Graham Sutherland 1903-1980
Born in 1903 in London, Sutherland was educated at Epsom College, where he began to explore his passion for art; but was encouraged by his parents to take up an engineering apprenticeship once he left. It was in 1921 that Sutherland persuaded his parents to let him study art, entering Goldsmith’s College of art he chose to specialize in etching and engraving. He then went on to teach both illustration and etching at Chelsea School of Art in 1926.
Although these practices continued to influence a structural and gestural basis in his work, the mid 1930’s marked Sutherlands point of departure from these printing techniques and his practice shifted into the realm of painting. It was around this time that Sutherland befriended Francis Bacon. Although this friendship is often purely viewed as imparting a huge influence on Sutherland’s work, in actual fact the friendship facilitated a symbiotic exchange of influences between the artists.

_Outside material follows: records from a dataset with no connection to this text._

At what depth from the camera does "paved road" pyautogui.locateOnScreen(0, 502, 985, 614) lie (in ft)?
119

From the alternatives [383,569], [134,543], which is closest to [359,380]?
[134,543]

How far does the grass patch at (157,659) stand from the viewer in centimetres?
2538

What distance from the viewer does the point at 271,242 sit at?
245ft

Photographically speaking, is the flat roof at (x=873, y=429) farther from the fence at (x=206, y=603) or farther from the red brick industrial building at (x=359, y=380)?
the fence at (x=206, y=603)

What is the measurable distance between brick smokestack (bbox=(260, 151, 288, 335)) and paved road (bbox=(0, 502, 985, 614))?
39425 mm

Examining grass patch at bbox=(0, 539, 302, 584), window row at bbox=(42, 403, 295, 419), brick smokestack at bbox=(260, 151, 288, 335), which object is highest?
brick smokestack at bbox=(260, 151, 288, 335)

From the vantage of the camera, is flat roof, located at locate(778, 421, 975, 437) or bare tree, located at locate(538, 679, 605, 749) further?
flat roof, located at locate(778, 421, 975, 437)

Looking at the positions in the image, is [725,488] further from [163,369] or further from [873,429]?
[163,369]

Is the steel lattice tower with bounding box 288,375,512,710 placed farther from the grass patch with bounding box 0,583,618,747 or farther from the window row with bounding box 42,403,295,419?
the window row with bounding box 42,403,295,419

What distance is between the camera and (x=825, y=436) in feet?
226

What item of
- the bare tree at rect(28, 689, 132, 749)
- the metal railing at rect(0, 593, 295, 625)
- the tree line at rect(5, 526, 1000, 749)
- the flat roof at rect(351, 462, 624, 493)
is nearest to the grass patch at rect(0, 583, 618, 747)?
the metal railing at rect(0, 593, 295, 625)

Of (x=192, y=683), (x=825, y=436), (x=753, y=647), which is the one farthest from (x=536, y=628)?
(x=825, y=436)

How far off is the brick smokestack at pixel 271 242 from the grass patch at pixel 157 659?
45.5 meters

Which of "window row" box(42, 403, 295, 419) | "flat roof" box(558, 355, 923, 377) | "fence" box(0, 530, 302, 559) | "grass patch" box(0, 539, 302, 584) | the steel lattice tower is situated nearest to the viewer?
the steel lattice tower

Both artists touch on a wide range of themes including religion, landscape, figures and other natural forms, whilst offering a profound psychological insight in their paintings.
Sutherland also demonstrated an affinity with the Surrealist movement, taking part in the Surrealist Exhibition in London in 1936. He then went on to be appointed as an official war artist from 1941-4, which helped to solidify his established international reputation. He worked mostly on the Home Front, depicting subjects as diverse as tin mining in Cornwall, open cast coal mining, limestone quarrying, bomb damage in London and South Wales and, later, the damage inflicted by the RAF on bomb depots in occupied France. This lead to some large commissions, including completing designs for Coventry Cathedral Tapestry ‘Christ in Glory in the Tetramorph’ between 1954-7 and a portrait of Winston Churchill.
Sutherland’s travelling to the South of France and his return to Pembrokeshire in later years inspired his mature style to lead back to an intimate portrayal of landscape.